_OBJECTIVE:_ Please switch "nearer" to "closer" in the items, from the line with "From the camera angle" through the last line of the items, and return only those lines with nothing else changed.

━━━

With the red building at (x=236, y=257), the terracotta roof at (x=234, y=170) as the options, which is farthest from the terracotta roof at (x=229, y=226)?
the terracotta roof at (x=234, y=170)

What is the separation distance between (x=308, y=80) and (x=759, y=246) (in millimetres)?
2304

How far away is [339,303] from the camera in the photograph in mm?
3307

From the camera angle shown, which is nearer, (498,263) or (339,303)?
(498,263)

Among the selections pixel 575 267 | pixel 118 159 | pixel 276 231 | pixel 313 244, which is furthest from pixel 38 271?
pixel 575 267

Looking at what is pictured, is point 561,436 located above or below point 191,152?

━━━

_FINAL ANSWER:_
From the camera angle shown, which is closer, (498,263) or (339,303)?
(498,263)

Among the selections pixel 575 267 | pixel 118 159 | pixel 276 231 | pixel 313 244, which is furthest from pixel 38 271?
pixel 575 267

Looking at what is pictured, is point 561,436 located above or below point 191,152?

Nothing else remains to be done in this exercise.